Following in my footsteps, the AFR has a good piece today from Deutsche’s Adam Boyton on the both the importance and price of iron ore:
…if iron ore prices were to hold at the $US158 a tonne level seen a little over a week ago, interest rates could end the year higher than they are now – not lower, as markets currently expect.
On our estimates, an iron ore price of $US158 a tonne throughout the year would see a sharp pick-up in nominal GDP growth to around 6 per cent by the end of 2013…This is because it measures not just what the economy is producing, but also what we are being paid for it. A 6 per cent pace of growth in nominal GDP is above what Treasury would consider to be Australia’s long-run average growth rate…So iron ore could rescue the Australian economy.
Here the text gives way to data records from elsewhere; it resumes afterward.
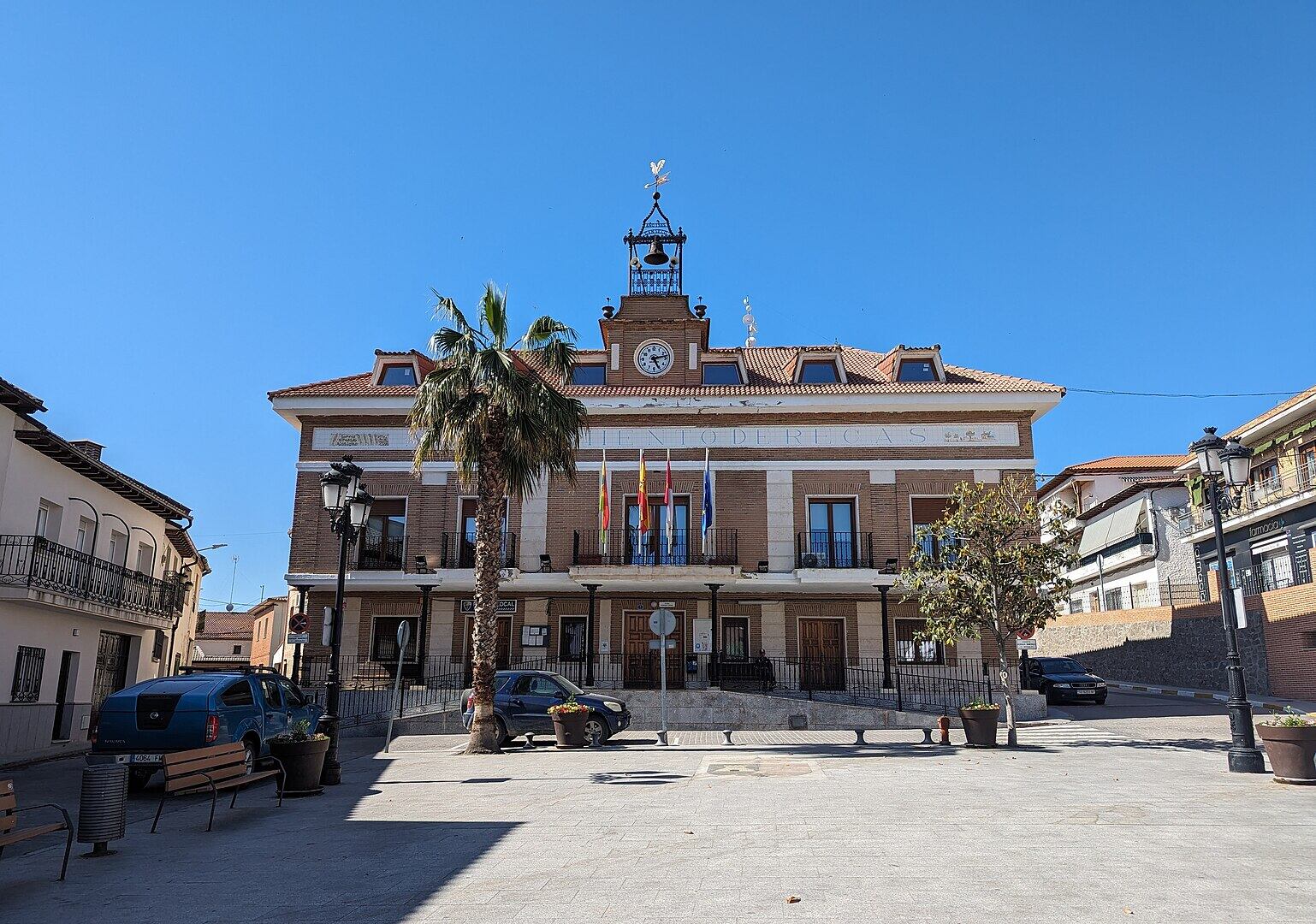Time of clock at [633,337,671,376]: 5:13
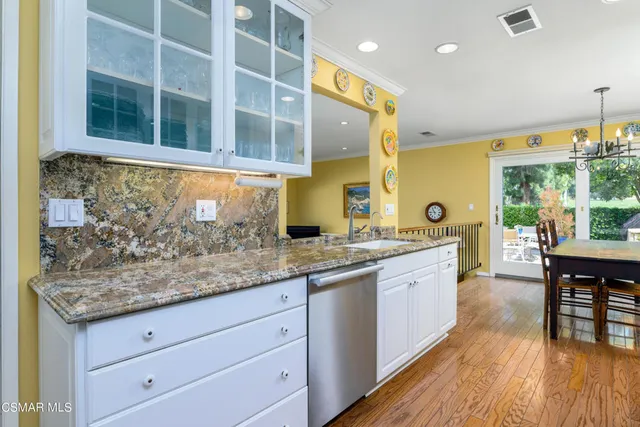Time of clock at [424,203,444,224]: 10:44
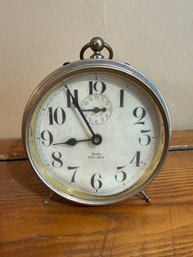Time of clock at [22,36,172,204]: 8:55
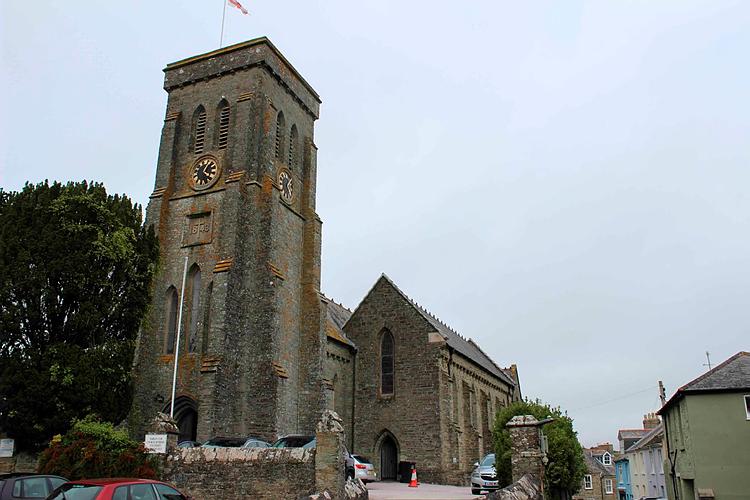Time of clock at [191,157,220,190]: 4:04
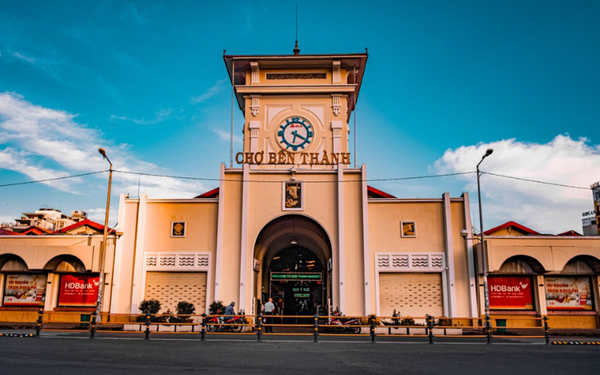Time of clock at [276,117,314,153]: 6:19
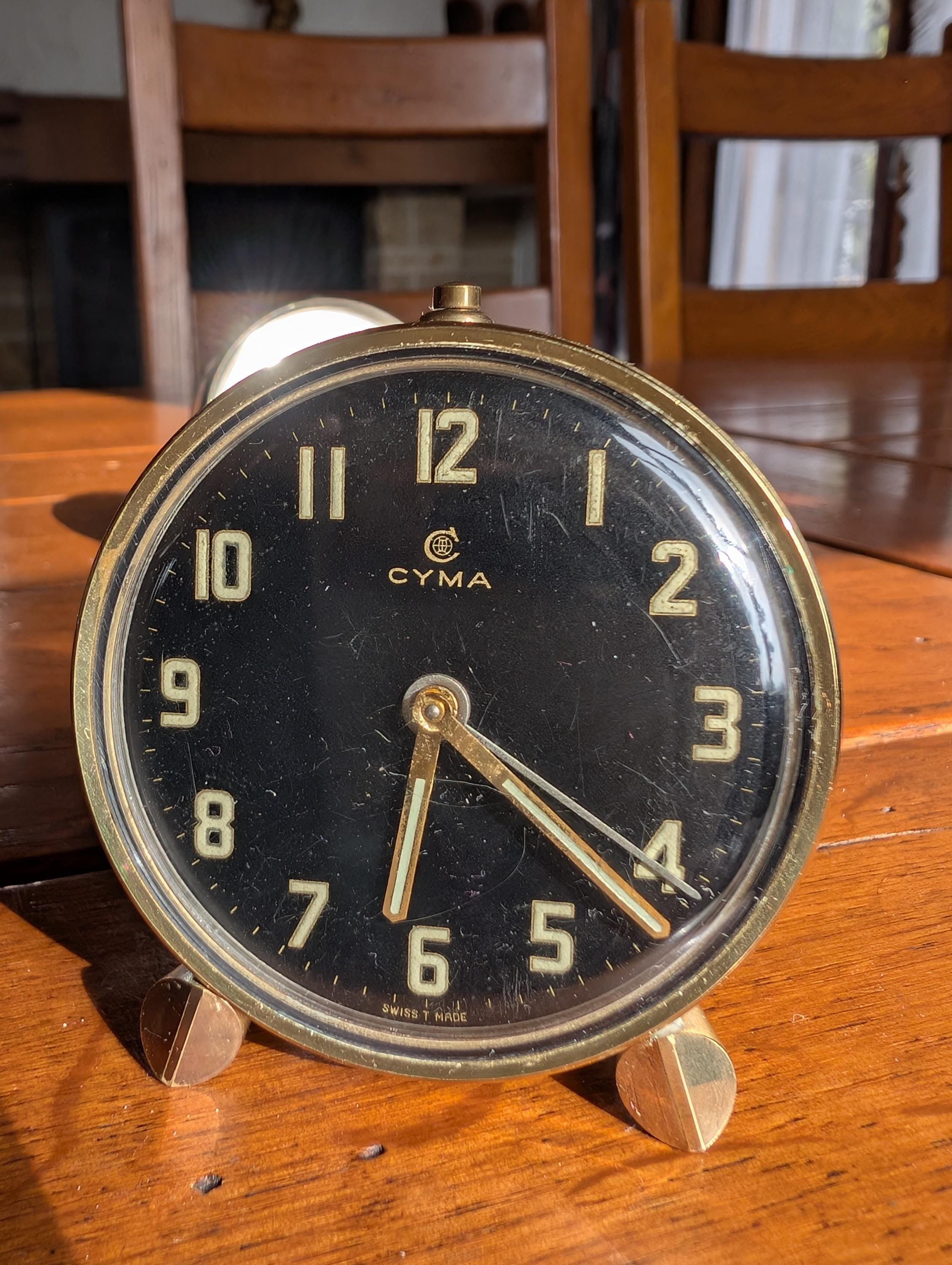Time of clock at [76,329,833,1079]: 6:21
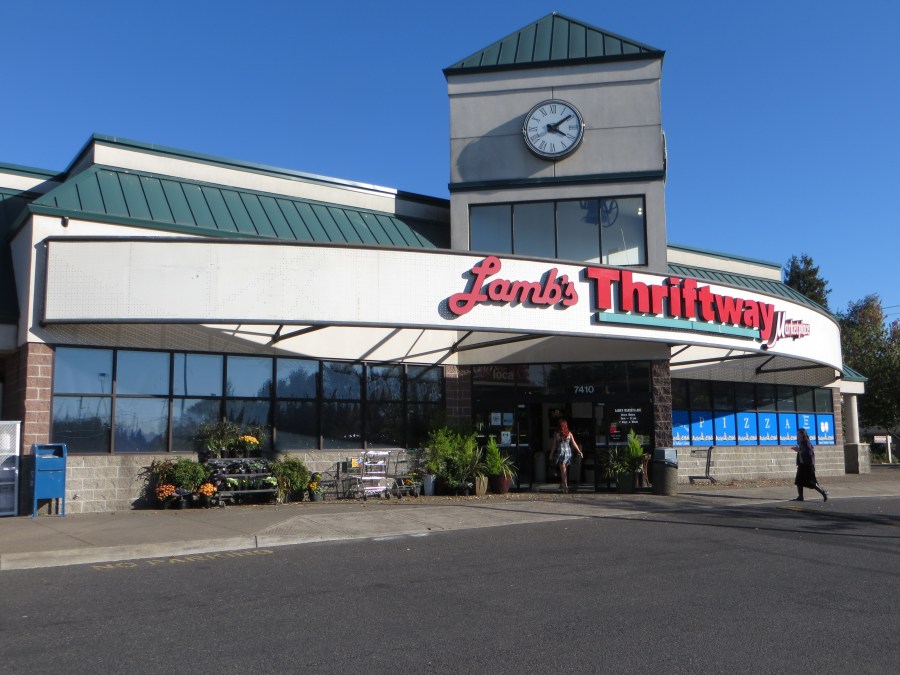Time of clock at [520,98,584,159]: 4:09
However, weakness at the start of the financial year means that nominal GDP growth in 2012-13 would still fall a little over a percentage point short of the government’s current forecast of 4 per cent.
We expect that this seasonal pattern, as well as additional supply from Australia and Brazil, could see iron ore back under $US120 a tonne around the middle of the year.
Spot on, I say. This seems an opportune time to check in on what other analysts are forecasting for iron ore and here you have it:
A median price of $118.50 and falling thereafter. Some of these are out of date, though, Mark Pervan of ANZ cut his forecasts to $115 for Q1 in October. Nobody trusts the rally.